Lead Platform Engineer
Relish
Software Engineering
Remote
USD 130k-170k / year
Lead Platform Engineer
Job details
Pay
- $130,000 - $170,000 a year
Job type
- Full-time
Work setting
- Remote
BenefitsPulled from the full job description
- Referral program
- 401(k)
- Health insurance
- 401(k) matching
- Vision insurance
- Dental insurance
Full job description
Lead Platform EngineerAbout Us
We are a rapidly growing, high-impact startup in the procurement space, expanding at 50% YoY. We process massive volumes of sensitive invoice and supplier data using advanced OCR, structured data extraction, matching, validation, and anomaly detection. Because we handle critical financial data for our clients, security, compliance, and trust are foundational to everything we build. As we rapidly expand our product capabilities into Agentic AI workflows, we are overhauling our infrastructure to support our next massive phase of growth securely and efficiently.
The Opportunity
We are looking for a Lead Platform Engineer to spearhead the modernization of our cloud infrastructure. Today, we operate heavily in an AWS Serverless environment (Lambdas, Step Functions, DynamoDB). Tomorrow, with your leadership, we are migrating to a robust, highly scalable, and compliant platform built on Kubernetes, Temporal.io, and a mix of modern databases (PostgreSQL, MySQL, NoSQL).

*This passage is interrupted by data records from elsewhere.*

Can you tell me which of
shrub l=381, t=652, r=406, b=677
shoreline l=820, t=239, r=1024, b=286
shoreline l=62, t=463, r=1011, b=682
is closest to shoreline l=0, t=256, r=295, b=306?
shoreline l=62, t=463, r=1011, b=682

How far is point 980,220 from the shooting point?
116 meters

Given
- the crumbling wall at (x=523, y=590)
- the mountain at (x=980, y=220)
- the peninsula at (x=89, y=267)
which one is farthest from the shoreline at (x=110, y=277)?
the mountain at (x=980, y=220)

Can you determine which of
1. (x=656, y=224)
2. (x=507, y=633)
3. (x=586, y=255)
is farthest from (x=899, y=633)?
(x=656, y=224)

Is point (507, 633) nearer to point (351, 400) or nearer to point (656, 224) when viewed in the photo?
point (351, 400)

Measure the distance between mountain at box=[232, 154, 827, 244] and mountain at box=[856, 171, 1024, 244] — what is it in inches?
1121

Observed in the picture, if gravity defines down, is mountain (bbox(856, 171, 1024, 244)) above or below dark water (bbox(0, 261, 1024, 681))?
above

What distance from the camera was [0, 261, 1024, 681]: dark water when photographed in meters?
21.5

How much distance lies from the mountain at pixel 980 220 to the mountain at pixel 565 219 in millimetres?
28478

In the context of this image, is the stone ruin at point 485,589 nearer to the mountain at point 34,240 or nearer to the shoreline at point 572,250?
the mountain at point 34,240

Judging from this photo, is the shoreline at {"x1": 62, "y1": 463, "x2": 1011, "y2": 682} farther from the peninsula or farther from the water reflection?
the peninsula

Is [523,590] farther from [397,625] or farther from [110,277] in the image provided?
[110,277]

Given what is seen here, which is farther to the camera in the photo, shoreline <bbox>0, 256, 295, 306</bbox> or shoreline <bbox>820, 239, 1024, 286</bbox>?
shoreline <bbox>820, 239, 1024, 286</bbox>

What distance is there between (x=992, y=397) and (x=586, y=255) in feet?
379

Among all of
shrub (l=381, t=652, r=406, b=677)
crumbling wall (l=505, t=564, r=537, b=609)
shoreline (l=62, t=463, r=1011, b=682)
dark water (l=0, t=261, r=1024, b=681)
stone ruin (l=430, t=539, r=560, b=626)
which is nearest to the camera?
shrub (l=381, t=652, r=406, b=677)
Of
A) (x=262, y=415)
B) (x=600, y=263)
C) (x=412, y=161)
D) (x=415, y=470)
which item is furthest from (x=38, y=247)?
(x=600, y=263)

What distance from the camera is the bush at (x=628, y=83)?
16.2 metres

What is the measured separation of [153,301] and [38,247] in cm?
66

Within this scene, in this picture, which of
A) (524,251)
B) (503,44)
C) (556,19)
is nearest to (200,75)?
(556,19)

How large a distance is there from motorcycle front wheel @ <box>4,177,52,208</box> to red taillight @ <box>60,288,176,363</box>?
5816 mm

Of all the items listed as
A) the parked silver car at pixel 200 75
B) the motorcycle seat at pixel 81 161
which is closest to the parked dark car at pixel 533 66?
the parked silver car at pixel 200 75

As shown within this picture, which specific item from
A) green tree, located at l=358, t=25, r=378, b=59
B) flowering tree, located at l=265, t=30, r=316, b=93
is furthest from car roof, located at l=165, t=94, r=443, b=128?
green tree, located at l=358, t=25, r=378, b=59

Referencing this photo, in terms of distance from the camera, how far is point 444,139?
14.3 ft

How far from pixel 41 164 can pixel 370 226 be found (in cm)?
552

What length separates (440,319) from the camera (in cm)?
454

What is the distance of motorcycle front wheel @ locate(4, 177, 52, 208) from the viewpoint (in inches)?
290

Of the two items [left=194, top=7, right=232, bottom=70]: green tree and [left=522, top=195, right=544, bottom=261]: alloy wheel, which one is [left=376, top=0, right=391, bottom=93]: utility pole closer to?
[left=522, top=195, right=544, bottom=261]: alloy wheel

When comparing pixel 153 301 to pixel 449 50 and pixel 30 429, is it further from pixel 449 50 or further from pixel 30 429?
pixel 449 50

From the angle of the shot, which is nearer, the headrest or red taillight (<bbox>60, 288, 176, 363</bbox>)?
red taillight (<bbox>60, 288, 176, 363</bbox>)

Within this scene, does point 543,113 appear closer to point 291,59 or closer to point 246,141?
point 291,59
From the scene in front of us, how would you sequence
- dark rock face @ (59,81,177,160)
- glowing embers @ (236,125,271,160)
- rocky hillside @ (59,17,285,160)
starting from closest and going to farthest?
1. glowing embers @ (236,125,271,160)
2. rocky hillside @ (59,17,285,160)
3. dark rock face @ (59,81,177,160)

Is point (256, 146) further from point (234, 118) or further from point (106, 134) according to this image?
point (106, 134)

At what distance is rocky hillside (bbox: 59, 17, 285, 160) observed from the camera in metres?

In this role, you will own the transition, lay down the foundational infrastructure using Terraform CDK, and build out modern CI/CD pipelines from scratch. A major mandate for this role is to design the new platform to be as cloud-agnostic as possible, preventing vendor lock-in while maintaining high performance. You will ensure the platform is secure by design—adhering to frameworks like SOC 2 and GDPR—while designing the infrastructure required to run cutting-edge Agentic AI workloads.
Key Responsibilities
· Architect the Future: Lead the migration from our current AWS Serverless stack to a modern, cloud-agnostic Kubernetes architecture capable of supporting diverse database workloads (PostgreSQL, MySQL, NoSQL).
· Security & Compliance by Design: Build the new infrastructure to strictly adhere to compliance frameworks (e.g., SOC 2, ISO 27001, GDPR). Implement DevSecOps principles, zero-trust networking, secure secrets management, and robust IAM policies.
· Workflow Orchestration: Implement and manage Temporal.io to replace AWS Step Functions, ensuring highly reliable, scalable, and resilient distributed workflows.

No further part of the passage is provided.